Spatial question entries
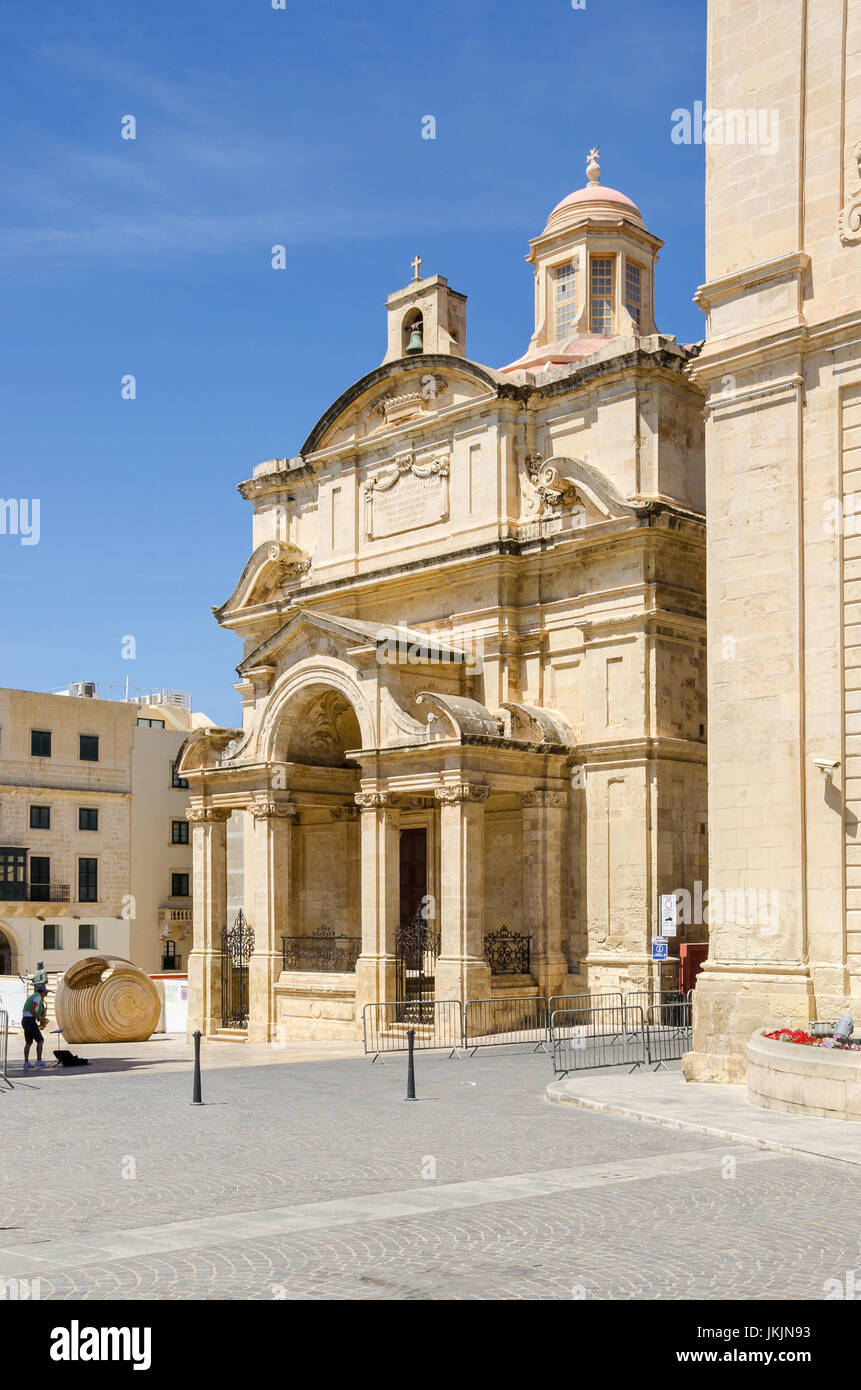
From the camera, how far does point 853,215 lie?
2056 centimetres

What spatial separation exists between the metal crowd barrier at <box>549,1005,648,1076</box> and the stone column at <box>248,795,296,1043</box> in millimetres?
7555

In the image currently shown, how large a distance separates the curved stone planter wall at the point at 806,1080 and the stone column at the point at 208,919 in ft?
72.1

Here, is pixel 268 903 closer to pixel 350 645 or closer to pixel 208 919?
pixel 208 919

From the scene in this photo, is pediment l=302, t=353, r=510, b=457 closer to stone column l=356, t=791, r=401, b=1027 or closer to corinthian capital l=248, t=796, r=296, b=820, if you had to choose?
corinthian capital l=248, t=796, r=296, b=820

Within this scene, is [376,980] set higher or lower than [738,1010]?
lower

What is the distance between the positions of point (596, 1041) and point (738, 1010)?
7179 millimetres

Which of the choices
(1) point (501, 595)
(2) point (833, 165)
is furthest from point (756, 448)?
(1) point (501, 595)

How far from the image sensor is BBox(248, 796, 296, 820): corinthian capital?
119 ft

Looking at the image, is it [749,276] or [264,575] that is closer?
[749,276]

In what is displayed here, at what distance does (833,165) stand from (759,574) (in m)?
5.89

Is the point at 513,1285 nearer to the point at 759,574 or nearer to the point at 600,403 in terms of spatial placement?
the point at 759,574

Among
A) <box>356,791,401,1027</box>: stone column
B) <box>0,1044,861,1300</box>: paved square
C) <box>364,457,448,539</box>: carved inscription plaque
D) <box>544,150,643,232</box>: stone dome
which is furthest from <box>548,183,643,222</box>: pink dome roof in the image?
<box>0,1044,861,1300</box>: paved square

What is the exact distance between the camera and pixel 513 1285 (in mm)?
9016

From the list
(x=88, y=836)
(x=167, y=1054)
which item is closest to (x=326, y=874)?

■ **WHAT THE EXERCISE ASKS**: Rewrite all of the records above with "stone column" replaced by "marble pillar" everywhere it occurs, changing nothing else. Omit the pictures from your version.

■ **SOLUTION BELOW**:
From the camera, how far does point 853,215 lie?
2056 centimetres

What spatial separation exists between the metal crowd barrier at <box>549,1005,648,1076</box> and the marble pillar at <box>248,795,296,1043</box> in millimetres?
7555

In the image currently shown, how large a distance separates the curved stone planter wall at the point at 806,1080 and the marble pillar at the point at 208,919 in ft?
72.1

Here, is pixel 268 903 closer to pixel 350 645 or closer to pixel 208 919?
pixel 208 919

From the scene in this photo, is pediment l=302, t=353, r=510, b=457 closer to marble pillar l=356, t=791, r=401, b=1027 or closer to corinthian capital l=248, t=796, r=296, b=820, if you had to choose?
corinthian capital l=248, t=796, r=296, b=820

Within this scene, is [376,980] set higher or lower than [738,1010]?
lower

What is the distance between the positions of point (596, 1041) and point (738, 1010)?
7179 millimetres

Which of the choices
(1) point (501, 595)
(2) point (833, 165)
is furthest from point (756, 448)?
(1) point (501, 595)

How far from the image sensor is BBox(248, 796, 296, 820): corinthian capital?
119 ft

Looking at the image, is it [749,276] or [264,575] that is closer?
[749,276]

In what is displayed here, at what distance does (833,165) stand from (759,574) (in m)?
5.89

Is the point at 513,1285 nearer to the point at 759,574 or nearer to the point at 600,403 in terms of spatial placement?
the point at 759,574

Among
A) <box>356,791,401,1027</box>: marble pillar
B) <box>0,1044,861,1300</box>: paved square
C) <box>364,457,448,539</box>: carved inscription plaque
D) <box>544,150,643,232</box>: stone dome
which is furthest from <box>548,183,643,222</box>: pink dome roof in the image?
<box>0,1044,861,1300</box>: paved square

What is the exact distance between the camera and pixel 513 1285 (in mm)?
9016

From the list
(x=88, y=836)
(x=167, y=1054)
which item is closest to (x=326, y=874)?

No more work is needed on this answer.